>>

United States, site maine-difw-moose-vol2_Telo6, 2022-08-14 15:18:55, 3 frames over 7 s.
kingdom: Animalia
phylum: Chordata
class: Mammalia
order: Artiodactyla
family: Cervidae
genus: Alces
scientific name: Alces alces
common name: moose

<<

**Problem description**: List every line above that contains the word "moose".

**Solution to the problem**:
United States, site maine-difw-moose-vol2_Telo6, 2022-08-14 15:18:55, 3 frames over 7 s.
common name: moose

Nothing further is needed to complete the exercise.